As an accompanist, Mraz was expert at complementing whoever was front and center, as in 1982 when he backed singer Carol Sloane at the club Village West.

“She uses vibrato to give each song a rhythmic pulse, and she knowingly savors every curve she adds to a melody,” Jon Pareles wrote in a review in The New York Times. “Mr. Mraz’s warm, legato bass lines gave her plenty to swing on.”

Mraz was schooled in classical music and would practice it as a conservatory student, but he said he rarely practiced jazz while a student or in later years. “Mostly I learned everything on the bandstand,” he said.

He had a knack for accommodating a variety of players and their demands. “There are so many different styles to consider, and I always just try to just fit with what’s happening musically around me,” he told Bass Musician. “It’s a very natural thing for me.”

The collapse of the Soviet Union gave Mraz a chance to return to his home country, and to step to the fore as bandleader.

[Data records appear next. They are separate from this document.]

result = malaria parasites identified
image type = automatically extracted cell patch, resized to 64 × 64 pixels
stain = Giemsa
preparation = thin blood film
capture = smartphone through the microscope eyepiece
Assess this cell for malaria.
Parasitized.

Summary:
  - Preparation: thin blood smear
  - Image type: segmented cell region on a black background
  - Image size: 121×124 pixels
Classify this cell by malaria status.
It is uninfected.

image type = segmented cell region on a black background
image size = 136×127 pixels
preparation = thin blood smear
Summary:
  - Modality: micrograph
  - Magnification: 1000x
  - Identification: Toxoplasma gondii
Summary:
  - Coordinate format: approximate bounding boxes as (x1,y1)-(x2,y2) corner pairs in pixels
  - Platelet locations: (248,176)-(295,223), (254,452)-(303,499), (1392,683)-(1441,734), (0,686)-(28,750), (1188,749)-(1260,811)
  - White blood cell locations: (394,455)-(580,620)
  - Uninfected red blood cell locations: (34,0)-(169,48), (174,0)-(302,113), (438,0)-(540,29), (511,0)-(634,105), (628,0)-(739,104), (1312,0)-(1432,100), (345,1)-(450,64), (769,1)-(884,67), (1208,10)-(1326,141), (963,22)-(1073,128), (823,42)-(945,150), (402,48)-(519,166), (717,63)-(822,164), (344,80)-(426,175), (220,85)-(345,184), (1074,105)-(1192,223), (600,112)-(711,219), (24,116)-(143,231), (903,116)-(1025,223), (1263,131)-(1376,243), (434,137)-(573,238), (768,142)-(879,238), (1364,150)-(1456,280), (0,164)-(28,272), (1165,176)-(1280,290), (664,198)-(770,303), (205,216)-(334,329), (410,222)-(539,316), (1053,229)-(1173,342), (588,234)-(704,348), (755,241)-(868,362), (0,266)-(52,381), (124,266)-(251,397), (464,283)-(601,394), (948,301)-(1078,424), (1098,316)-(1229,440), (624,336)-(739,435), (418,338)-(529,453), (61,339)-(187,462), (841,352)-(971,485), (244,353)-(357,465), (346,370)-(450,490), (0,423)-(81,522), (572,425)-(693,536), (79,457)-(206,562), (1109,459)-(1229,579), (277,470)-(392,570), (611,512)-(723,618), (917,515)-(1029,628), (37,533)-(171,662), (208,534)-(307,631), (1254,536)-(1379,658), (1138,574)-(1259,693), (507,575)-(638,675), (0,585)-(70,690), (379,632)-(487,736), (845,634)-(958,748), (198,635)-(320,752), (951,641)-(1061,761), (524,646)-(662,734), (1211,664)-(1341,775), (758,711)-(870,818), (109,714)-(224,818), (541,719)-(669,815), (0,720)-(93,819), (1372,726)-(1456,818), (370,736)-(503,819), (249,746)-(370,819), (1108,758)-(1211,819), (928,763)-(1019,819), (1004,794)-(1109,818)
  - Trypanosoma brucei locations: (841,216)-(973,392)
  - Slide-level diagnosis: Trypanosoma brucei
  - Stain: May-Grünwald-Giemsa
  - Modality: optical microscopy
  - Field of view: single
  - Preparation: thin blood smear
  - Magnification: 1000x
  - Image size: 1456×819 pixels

“It’s not easy to decide how to put a band together,” he told The Boston Globe in 1999. “But I needed a group when I went to Prague in 1991, for the first time in 25 years, to play at a festival.”

His approach as bandleader was laid back.

“You can never tell people exactly what to do,” he said. “So you just try to find a way to work your concepts into the music, as well as their concepts, and just let them do what they do.”

A full list of Mraz’s survivors was not immediately available.

When not playing music, Mraz would sometimes pursue his hobby, fly-fishing, in the rivers and streams of upstate New York.

“I catch mostly trout and throw most of them back, though I keep one or two a year just to assure myself I’m not completely crazy,” he told the Globe. “The biggest I’ve caught was 2 feet long, and I let him go — he was too beautiful.”